Braunauer Rundschau 10. Mai 2001

FAHRENDES VOLK /
Stadt sucht nach Camping-Möglichkeit für die Volksgruppen

Roma und Sinti dürfen wieder nach Braunau

BRAUNAU / Roma und Sinti sollen an Braunau nicht länger vorbei fahren müssen. "Wir bemühen uns um eine zufriedenstellende Lösung", ist Bürgermeister Gerhard Skiba bereits auf der Suche nach einem geeigneten Platz zum Campieren.
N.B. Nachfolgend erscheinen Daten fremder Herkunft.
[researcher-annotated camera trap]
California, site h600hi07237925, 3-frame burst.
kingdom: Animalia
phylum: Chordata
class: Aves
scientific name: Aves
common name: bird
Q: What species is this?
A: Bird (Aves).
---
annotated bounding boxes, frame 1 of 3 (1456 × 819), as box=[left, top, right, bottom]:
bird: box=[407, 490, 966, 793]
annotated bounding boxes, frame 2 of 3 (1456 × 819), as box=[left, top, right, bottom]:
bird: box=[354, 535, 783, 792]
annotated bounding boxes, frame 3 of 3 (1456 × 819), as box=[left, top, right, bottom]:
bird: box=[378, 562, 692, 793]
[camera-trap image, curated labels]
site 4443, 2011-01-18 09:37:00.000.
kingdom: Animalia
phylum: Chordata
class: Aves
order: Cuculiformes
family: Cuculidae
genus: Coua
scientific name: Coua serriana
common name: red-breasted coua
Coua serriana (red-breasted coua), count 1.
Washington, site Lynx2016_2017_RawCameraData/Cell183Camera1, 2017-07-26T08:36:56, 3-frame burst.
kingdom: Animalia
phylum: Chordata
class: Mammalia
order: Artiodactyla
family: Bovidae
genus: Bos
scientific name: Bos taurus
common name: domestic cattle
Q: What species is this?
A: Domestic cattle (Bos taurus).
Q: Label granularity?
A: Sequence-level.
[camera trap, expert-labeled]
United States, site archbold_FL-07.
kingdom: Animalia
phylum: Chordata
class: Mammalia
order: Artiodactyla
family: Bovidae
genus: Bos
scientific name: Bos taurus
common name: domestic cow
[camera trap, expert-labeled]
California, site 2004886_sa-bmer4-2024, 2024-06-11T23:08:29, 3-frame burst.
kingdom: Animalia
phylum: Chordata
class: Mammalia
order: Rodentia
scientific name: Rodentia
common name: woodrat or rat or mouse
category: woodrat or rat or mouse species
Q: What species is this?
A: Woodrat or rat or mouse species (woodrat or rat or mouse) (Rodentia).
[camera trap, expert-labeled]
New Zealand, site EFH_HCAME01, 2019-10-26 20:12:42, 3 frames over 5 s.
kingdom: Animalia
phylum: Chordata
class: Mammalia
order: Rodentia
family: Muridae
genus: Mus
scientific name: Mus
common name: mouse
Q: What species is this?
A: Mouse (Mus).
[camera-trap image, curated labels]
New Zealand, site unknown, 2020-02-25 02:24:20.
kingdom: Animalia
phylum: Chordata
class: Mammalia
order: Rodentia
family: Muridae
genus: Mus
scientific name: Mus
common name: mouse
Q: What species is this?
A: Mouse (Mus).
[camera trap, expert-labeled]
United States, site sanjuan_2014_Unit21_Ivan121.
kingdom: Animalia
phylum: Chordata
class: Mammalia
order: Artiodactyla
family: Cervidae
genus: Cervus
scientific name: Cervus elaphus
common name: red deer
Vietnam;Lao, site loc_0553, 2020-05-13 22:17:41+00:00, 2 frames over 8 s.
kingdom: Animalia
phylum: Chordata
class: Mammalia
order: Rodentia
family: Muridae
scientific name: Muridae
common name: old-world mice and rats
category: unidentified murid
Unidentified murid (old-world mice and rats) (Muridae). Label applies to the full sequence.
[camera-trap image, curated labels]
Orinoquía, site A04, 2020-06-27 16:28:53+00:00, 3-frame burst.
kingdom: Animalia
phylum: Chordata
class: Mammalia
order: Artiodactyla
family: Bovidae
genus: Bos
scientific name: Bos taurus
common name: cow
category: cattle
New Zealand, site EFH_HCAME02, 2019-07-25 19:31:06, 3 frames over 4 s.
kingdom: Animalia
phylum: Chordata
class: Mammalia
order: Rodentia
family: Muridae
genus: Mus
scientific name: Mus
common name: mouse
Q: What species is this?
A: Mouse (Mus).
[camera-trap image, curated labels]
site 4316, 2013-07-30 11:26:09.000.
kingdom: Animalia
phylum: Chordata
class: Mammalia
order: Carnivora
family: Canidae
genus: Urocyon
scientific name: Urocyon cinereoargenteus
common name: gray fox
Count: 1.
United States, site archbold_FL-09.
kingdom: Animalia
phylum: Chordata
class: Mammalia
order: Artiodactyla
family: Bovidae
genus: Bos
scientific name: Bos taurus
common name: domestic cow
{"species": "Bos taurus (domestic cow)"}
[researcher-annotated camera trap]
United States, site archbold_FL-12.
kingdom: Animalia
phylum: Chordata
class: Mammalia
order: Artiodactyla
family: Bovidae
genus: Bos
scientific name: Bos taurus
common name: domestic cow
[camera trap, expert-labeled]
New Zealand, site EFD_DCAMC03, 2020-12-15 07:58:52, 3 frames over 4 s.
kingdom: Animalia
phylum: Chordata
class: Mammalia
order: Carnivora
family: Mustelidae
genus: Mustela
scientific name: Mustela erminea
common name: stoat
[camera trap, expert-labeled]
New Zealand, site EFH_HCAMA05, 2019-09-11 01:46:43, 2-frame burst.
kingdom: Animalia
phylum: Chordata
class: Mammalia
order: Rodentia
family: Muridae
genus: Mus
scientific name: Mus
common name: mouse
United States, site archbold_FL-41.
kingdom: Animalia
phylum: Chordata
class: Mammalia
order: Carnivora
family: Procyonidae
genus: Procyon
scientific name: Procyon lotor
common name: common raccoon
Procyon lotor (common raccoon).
Zwei, drei Möglichkeiten stehen zur Auswahl.Vor einem Jahr war die Lage noch eskaliert, als Roma und Sinti am Braunauer Campingplatz negativ auffielen. Sie bekamen letztlich - nach Sachbeschädigungen, Diebstählen und Lärmbelästigungen - ein Aufenthaltsverbot verpasst. Dem Bürgermeister brachte seine Entscheidung aber nicht nur Lob ein.In Folge befassten sich Gemeinderäte und das "Netzwerk Braunau" eingehend mit den Problemen der Volksgruppen, denen in vielen Städten die Tür gewiesen wird. "Braunau muss in dieser Frage aber sensibler vorgehen", weiß auch Skiba. Und hat sich deshalb mit den zuständigen Beamten auf die Suche nach geeigneten Plätzen begeben. Noch im Mai soll entschieden werden, wo das "fahrende Volk" künftig Station machen kann. "Auf alle Fälle wollen wir mögliche Anrainer in die Entscheidung einbinden und den Platz auch adaptieren, etwa mit Sanitäranlagen", so Skiba.